5. Shares were held by the Angela L. Muhleisen Grantor Retained Annuity Trust dated August 29, 2003. In connection with the expiration of the term of the grantor retained annuity trust on August 28, 2013, 87,465 shares were transferred to a trust for the benefit of the reporting person's adult daughter as discussed in footnote (3) above and 174,930 shares were transferred to a trust for the benefit of the reporting person's adult son as discussed in footnote (7) below.
6. Shares were held by the Dan D. Muhleisen Grantor Retained Annuity Trust dated August 29, 2003. In connection with the expiration of the term of the grantor retained annuity trust on August 28, 2013, 87,465 shares were transferred to a trust for the benefit of the reporting person's adult son as discussed in footnote (4) above and 174,930 shares were transferred to a trust for the benefit of the reporting person's adult daughter as discussed in footnote (8) below.

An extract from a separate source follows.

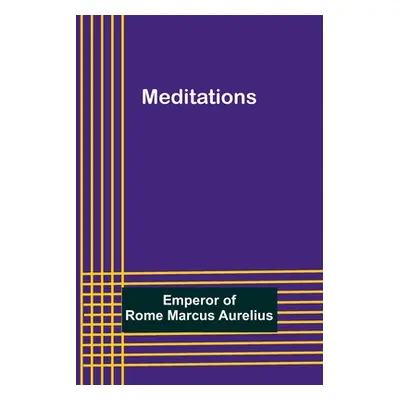 "Meditations" - "" ("Of Rome Marcus Aurelius Emperor")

7. Shares held by the A Muhleisen Post Annuity Irrevocable Trust, dated 8/29/2003, of which an adult son of the reporting person is the beneficiary. The reporting person continues to report beneficial ownership of all of the shares held by the trust, but disclaims beneficial ownership of the shares held by the trust except to the extent of her pecuniary interest therein.
8. Shares held by the D Muhleisen Post Annuity Irrevocable Trust, dated 8/29/2003, of which an adult daughter of the reporting person is the beneficiary. The reporting person continues to report beneficial ownership of all of the shares held by the trust, but disclaims beneficial ownership of the shares held by the trust except to the extent of her pecuniary interest therein.

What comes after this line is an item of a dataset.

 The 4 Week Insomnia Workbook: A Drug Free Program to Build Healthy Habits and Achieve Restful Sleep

9. These shares include 105,327 shares that the reporting person holds jointly with her spouse. They also include 17,250 shares distributed from a grantor retained annuity trust as discussed in footnote (1) above.
10. These shares include 17,250 shares distributed from a grantor retained annuity trust as discussed in footnote (2) above.

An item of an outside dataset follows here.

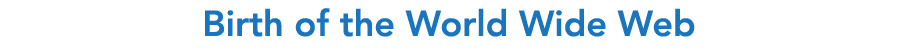 Birth of the World Wide Web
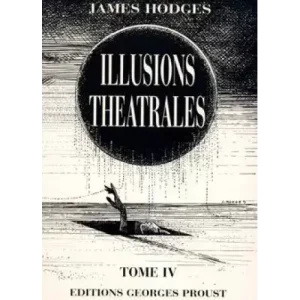 Les Grandes Illusions Tome 4 by James Hodges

11. Shares held by a Dynasty Trust, of which an adult son of the reporting person is the initial beneficiary. The reporting person continues to report beneficial ownership of all the shares held by the trust, but disclaims beneficial ownership of the shares held by the trust except to the extent of her pecuniary interests therein.
12. Shares held by a Dynasty Trust, of which an adult daughter of the reporting person is the initial beneficiary. The reporting person continues to report beneficial ownership of all the shares held by the trust, but disclaims beneficial ownership of the shares held by the trust except to the extent of her pecuniary interests therein.
/s/ Kirsten J. Foos, attorney-in-fact for Angela L. Muhleisen 01/08/2014
** Signature of Reporting Person Date
Reminder: Report on a separate line for each class of securities beneficially owned directly or indirectly.
* If the form is filed by more than one reporting person, see Instruction 4 (b)(v).
** Intentional misstatements or omissions of facts constitute Federal Criminal Violations See 18 U.S.C. 1001 and 15 U.S.C. 78ff(a).
Note: File three copies of this Form, one of which must be manually signed. If space is insufficient, see Instruction 6 for procedure.
Persons who respond to the collection of information contained in this form are not required to respond unless the form displays a currently valid OMB Number.